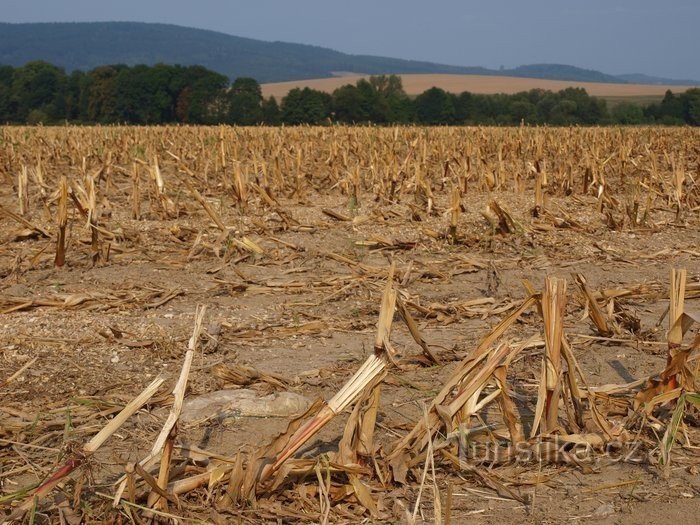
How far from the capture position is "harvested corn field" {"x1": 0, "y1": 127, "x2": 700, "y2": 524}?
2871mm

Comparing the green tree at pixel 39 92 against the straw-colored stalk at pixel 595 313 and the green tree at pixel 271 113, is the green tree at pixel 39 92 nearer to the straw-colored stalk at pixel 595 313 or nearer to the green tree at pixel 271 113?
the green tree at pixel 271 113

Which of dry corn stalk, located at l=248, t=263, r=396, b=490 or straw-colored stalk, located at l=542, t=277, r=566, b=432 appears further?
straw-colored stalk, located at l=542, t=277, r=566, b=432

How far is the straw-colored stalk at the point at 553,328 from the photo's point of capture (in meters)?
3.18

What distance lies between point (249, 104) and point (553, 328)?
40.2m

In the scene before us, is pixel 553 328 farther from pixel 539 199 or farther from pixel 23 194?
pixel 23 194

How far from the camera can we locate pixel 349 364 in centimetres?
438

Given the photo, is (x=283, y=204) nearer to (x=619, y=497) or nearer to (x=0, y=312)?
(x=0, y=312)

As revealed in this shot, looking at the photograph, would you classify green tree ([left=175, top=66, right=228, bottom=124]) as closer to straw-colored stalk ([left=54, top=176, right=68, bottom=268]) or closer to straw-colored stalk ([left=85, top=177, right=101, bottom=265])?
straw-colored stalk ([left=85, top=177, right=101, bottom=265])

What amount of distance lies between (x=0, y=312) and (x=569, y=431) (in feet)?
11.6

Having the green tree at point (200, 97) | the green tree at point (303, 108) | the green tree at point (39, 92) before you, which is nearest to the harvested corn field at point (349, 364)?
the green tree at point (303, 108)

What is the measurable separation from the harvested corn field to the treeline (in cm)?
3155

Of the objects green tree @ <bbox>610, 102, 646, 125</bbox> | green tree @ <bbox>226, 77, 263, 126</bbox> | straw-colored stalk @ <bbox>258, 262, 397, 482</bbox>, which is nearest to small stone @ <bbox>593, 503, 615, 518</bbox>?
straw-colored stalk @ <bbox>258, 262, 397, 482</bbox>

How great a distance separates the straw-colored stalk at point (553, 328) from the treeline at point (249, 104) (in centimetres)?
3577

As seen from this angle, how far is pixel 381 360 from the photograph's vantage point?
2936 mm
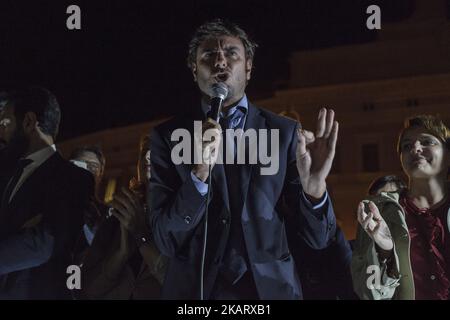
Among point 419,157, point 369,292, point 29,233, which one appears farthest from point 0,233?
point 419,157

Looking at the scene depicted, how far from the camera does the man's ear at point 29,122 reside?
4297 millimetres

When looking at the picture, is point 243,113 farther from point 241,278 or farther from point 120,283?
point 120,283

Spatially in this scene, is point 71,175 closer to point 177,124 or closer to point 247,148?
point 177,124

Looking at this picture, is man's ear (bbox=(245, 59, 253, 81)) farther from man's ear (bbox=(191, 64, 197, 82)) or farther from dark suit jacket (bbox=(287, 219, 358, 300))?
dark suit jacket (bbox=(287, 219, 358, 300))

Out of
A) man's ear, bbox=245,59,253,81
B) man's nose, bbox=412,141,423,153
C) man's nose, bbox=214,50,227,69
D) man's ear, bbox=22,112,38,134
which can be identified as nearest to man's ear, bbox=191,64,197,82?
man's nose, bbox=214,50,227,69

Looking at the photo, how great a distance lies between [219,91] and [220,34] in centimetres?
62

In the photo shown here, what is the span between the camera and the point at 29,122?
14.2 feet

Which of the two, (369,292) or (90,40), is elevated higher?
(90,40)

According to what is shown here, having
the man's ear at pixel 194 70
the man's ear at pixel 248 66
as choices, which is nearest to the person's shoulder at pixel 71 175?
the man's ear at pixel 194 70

DIRECTIONS FOR THIS TASK >> Express the records above, from the line containing "Looking at the scene" through the end of the records, as a two-column CSV with the headers text and answer. Give one row per record, and put each value in a single quoted field with its line breaks replaced by spaces.

RESULT OF THE EXERCISE >>
text,answer
"Looking at the scene depicted, how far from the camera does the man's ear at point 29,122 reside?","4297 millimetres"
"When looking at the picture, is point 243,113 farther from point 241,278 or farther from point 120,283?","point 120,283"
"Spatially in this scene, is point 71,175 closer to point 177,124 or closer to point 247,148?","point 177,124"
"Looking at this picture, is man's ear (bbox=(245, 59, 253, 81)) farther from man's ear (bbox=(191, 64, 197, 82)) or farther from dark suit jacket (bbox=(287, 219, 358, 300))?","dark suit jacket (bbox=(287, 219, 358, 300))"
"Out of A) man's ear, bbox=245,59,253,81 B) man's nose, bbox=412,141,423,153 C) man's nose, bbox=214,50,227,69 D) man's ear, bbox=22,112,38,134 which can be identified as nearest to man's ear, bbox=191,64,197,82?","man's nose, bbox=214,50,227,69"
"Looking at the photo, how great a distance lies between [219,91] and [220,34] in centimetres?","62"
"In the photo shown here, what is the span between the camera and the point at 29,122?","14.2 feet"
"Which of the two, (369,292) or (90,40), is elevated higher?","(90,40)"
"According to what is shown here, having the man's ear at pixel 194 70 the man's ear at pixel 248 66 as choices, which is nearest to the person's shoulder at pixel 71 175?","the man's ear at pixel 194 70"